*EXERCISE REQUIREMENTS*.
Take the lines below from the one with "little cute smiling" through the one with "på staketet arkivfoto" and print only them, exactly. Don't print the pictures.

*DATA FOR PROCESSING*.

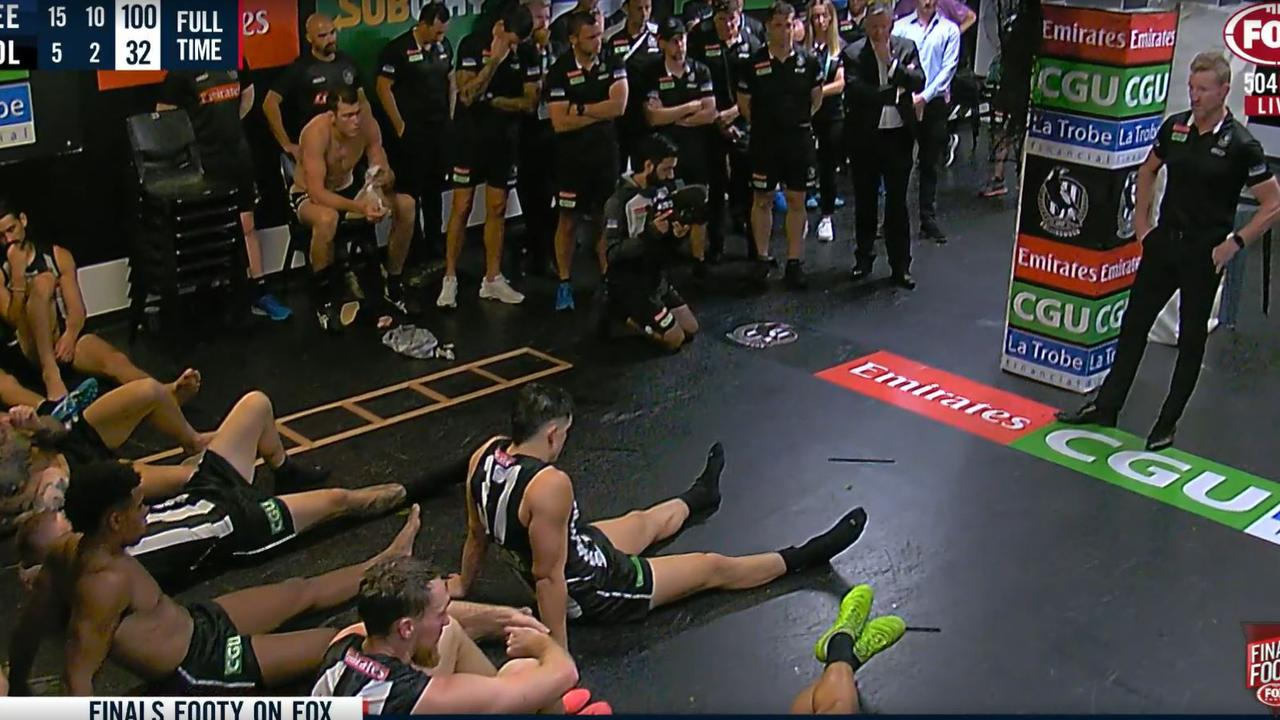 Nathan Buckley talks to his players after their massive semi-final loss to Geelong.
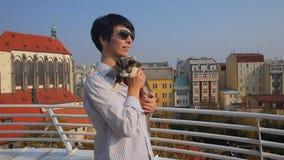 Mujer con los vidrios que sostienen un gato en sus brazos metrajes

---

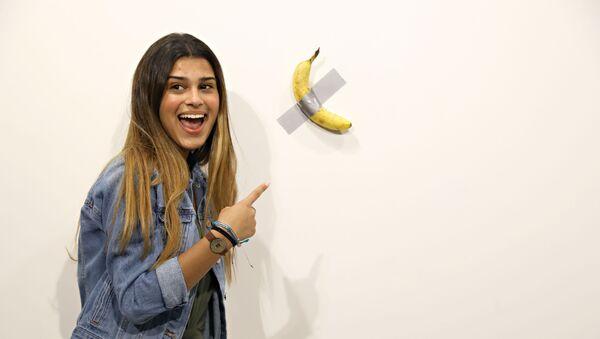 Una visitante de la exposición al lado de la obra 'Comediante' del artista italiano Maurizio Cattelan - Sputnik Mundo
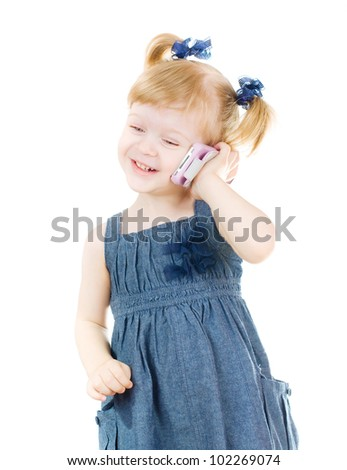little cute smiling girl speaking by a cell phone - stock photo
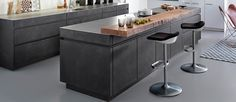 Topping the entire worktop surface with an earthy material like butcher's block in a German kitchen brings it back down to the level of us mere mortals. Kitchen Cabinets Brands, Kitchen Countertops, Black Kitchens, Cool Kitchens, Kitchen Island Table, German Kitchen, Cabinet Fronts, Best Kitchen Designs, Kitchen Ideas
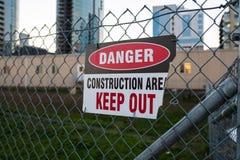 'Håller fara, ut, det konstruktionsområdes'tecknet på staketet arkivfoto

*EXERCISE SOLUTION*.
little cute smiling girl speaking by a cell phone - stock photo
 Topping the entire worktop surface with an earthy material like butcher's block in a German kitchen brings it back down to the level of us mere mortals. Kitchen Cabinets Brands, Kitchen Countertops, Black Kitchens, Cool Kitchens, Kitchen Island Table, German Kitchen, Cabinet Fronts, Best Kitchen Designs, Kitchen Ideas
 'Håller fara, ut, det konstruktionsområdes'tecknet på staketet arkivfoto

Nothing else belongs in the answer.